(Captioned web image data)
---+---

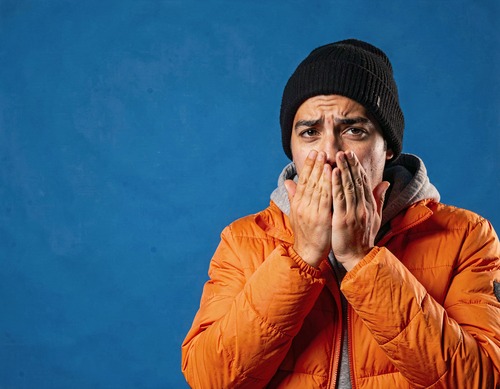 Young Man in Orange Puffer on Cobalt Background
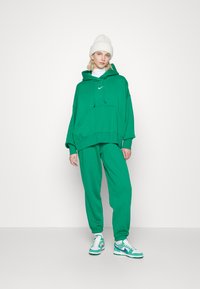 Nike Sportswear W PHNX FLC HR OS - Calças de fato de treino - malachite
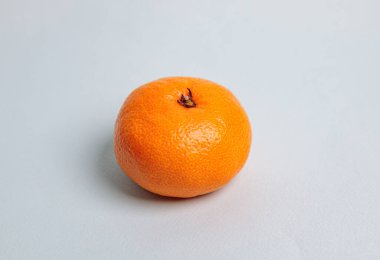 Mavi arka planda bir mandalina. Taze sağlıklı yiyecekler..
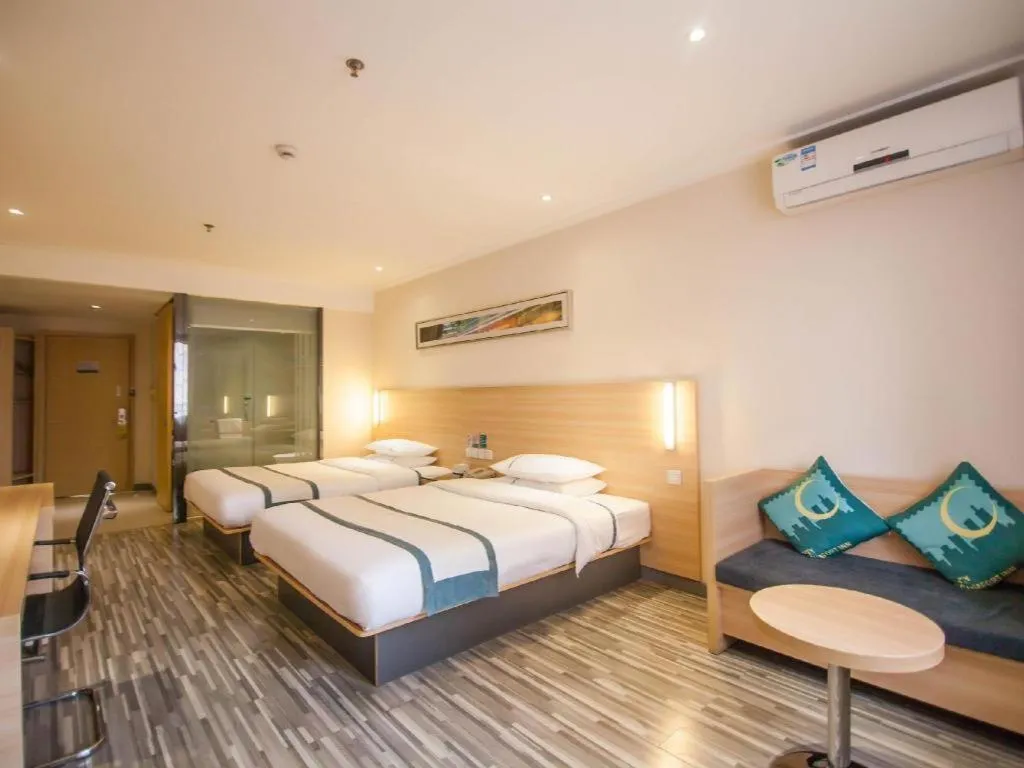 Bed in City Comfort Inn Yichang Dongshan Three Gorges University Shuiyuecheng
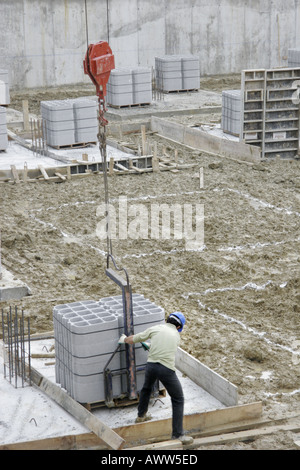 Worker guiding crane lifted palette of breeze blocks on building site Stock Photo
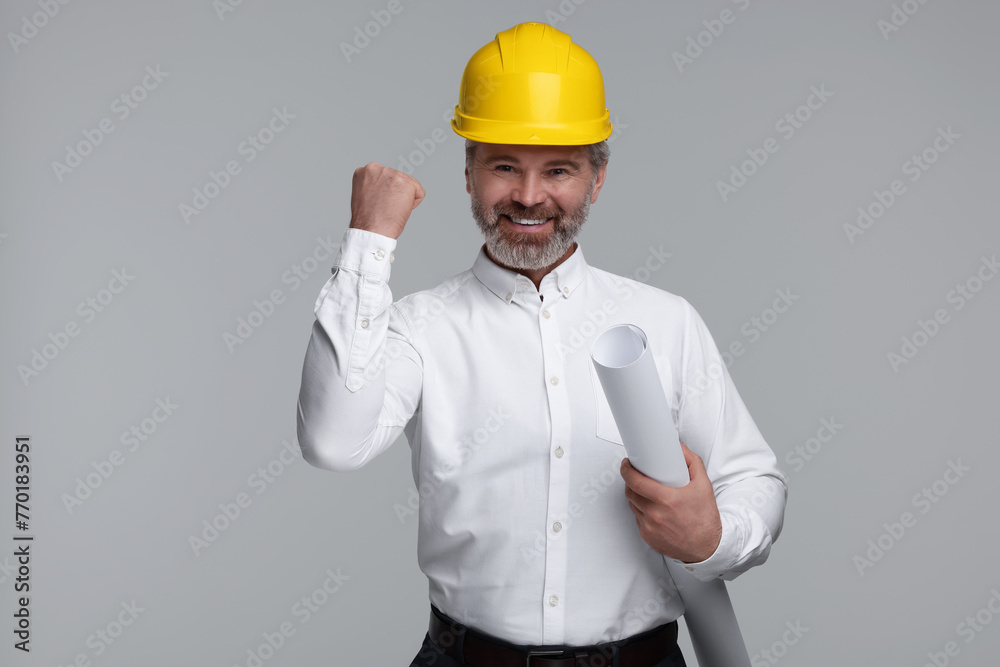 Architect in hard hat holding draft on grey background Architect in hard hat holding draft on grey background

---+---

Could you copy the data above exactly, leaving the pictures out?

Response to the exercise:
 Young Man in Orange Puffer on Cobalt Background
 Nike Sportswear W PHNX FLC HR OS - Calças de fato de treino - malachite
 Mavi arka planda bir mandalina. Taze sağlıklı yiyecekler..
 Bed in City Comfort Inn Yichang Dongshan Three Gorges University Shuiyuecheng
 Worker guiding crane lifted palette of breeze blocks on building site Stock Photo
 Architect in hard hat holding draft on grey background Architect in hard hat holding draft on grey background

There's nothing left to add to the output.